Today, Claude Fermon is focusing on applications in the area of health. One of his objectives is to develop very low field (10 mT) magnetic resonance imaging (MRI) for populations currently excluded from conventional high field MRI, such as patients with metal implants or premature babies. “The sensitivity of the detection sensors is the key to low field MRI as they must fall within the range of an attotesla.” A first device, designed for the brain, is currently being installed at the NeuroSpin research centre (Université Paris-Saclay, CEA). “It’s almost finished. In six months, we’ll be able to produce some real images. A second device, for medical imaging of newborns is currently under construction at Robert Debré hospital,” Claude Fermon says happily. This second project, which is supported by the French National Research Agency is being carried out in partnership with the Laboratoire d'Imagerie biomédicale multimodale Paris-Saclay (BIOMAPS, Multimodal Biomedical Imaging Laboratory Paris-Saclay - Université Paris-Saclay, CEA, CNRS, Inserm), Robert Debré and Kremlin-Bicêtre hospitals, and NeuroSpin.

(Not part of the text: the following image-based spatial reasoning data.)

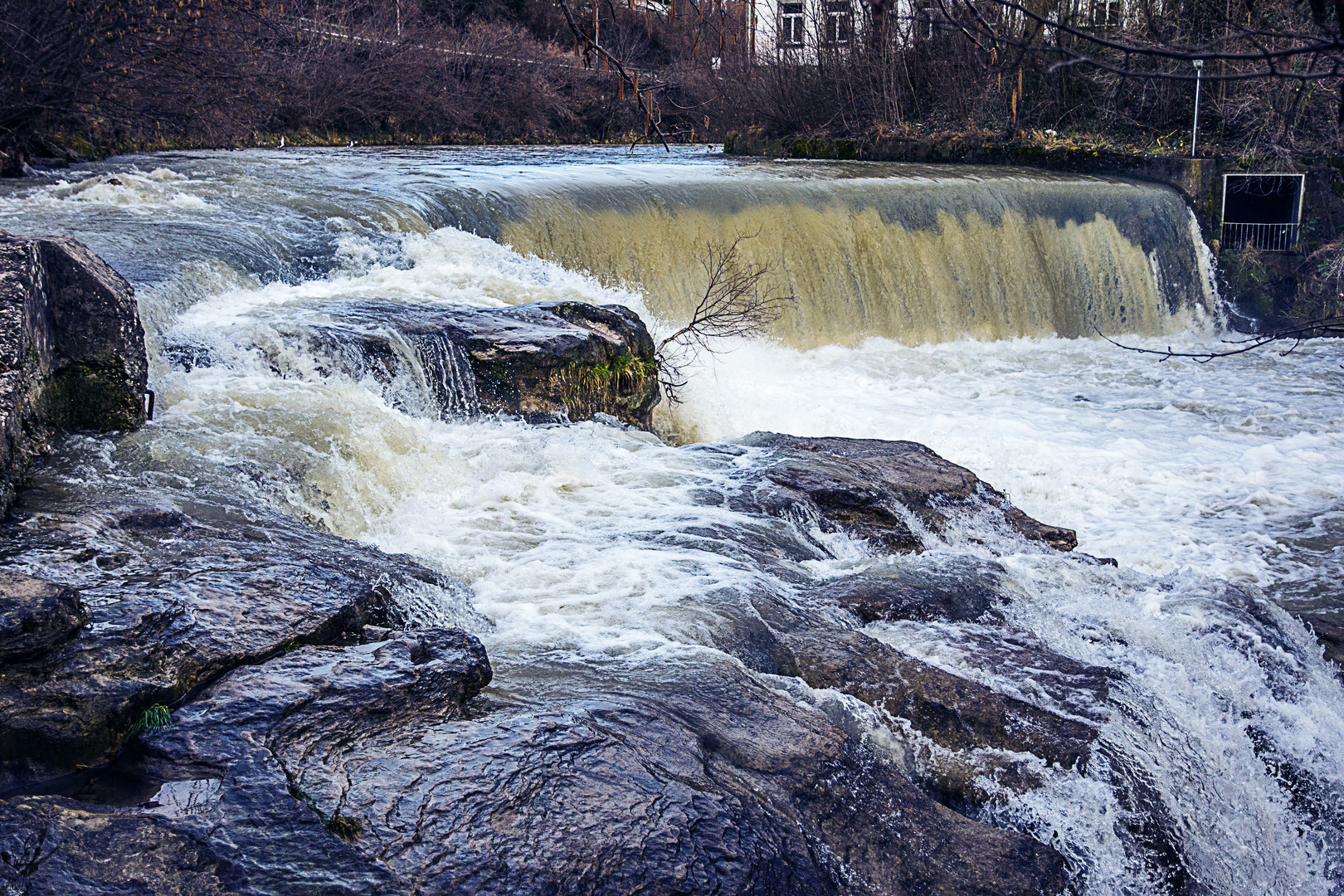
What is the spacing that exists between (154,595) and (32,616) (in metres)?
0.43

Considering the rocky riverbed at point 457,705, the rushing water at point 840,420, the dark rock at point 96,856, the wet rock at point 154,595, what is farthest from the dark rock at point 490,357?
the dark rock at point 96,856

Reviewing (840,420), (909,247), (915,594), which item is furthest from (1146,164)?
(915,594)

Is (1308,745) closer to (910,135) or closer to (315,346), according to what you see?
(315,346)

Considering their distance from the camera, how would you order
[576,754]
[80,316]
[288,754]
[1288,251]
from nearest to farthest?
[288,754], [576,754], [80,316], [1288,251]

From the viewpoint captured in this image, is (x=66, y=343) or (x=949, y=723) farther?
(x=66, y=343)

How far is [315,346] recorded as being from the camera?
5.87 m

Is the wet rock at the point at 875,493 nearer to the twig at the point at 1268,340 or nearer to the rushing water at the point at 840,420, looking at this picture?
the rushing water at the point at 840,420

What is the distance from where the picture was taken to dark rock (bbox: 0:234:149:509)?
4.23m

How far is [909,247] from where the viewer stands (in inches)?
448

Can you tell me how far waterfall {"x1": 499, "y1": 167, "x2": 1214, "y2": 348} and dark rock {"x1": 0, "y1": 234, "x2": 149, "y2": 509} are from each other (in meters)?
4.71

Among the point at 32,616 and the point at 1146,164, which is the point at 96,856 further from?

Measuring electrical activity in the brain

Myriam Pannetier-Lecoeur and Claude Fermon have already jointly received the Aimé Poirson prize from the French Academy of Sciences in 2008 for the development of ultra-sensitive sensors based on spin electronics and superconductors which they successfully applied to biomagnetic measurements. “These sensors measure the electrical activity of the human body through the magnetic signals it generates,” explains the researcher. “They are mainly used in magnetocardiography (MCG) and magnetoencephalography (MEG), i.e. functional imaging of the brain.” A MEG laboratory has now joined NeuroSpin, with the help of Stanislas Dehaene and completes the functional MRI. “A the same time, we are also developing a lot of things around magnetic microscopy,” adds the researcher. “The field of research is endless and includes non-destructive testing, geology and paleomagnetism, etc. as are the types of industrial partners - oil exploration, security, communications, aeronautics, etc.”

Intense collaborative research

Claude Fermon, a pioneer in the development of spin-based electronic sensors, is today at the cutting-edge of such research internationally. The physicist also grabbed at the chance of European funding programmes very early on and between 1998 and 2008, he coordinated five projects in succession. He has filed no less than 35 patents in a wide variety of sectors, half of which are co-owned with manufacturers. “In fact, our main competitors today are large companies,” he points out. Although he considers his achievements to be the result of collective research work, he is pleased to have just received his third prize - the 2020 Émilia Valori prize for the application of science - from the French Academy of Sciences.

Developing work-study programmes at Paris-Saclay

As the author of several papers and a book on nanomagnetism and its applications published in 2017, Claude Fermon remains committed to passing on his knowledge to a younger generation of researchers. He would like to increase the beneficial impact of setting up the  Engineering and Systems Sciences Graduate School at Université Paris-Saclay, which is one of the most important at the University. “With 1,400 Master’s students, 600 PhD students and maybe over 1,000 researchers, it has enormous potential to transform the teacher/student relationship. Much like colleges in England, we could organise a form of tutoring. The researchers, on a voluntary basis, would take three or four students under their wing to help them in their studies, give them a ‘research’ perspective on their course and familiarise them with the laboratory and the way of approaching problems. By doing this, I think we would greatly improve their understanding. At the same time, we should give even more support to work-study programmes in all their forms and at all levels,” advocates the researcher.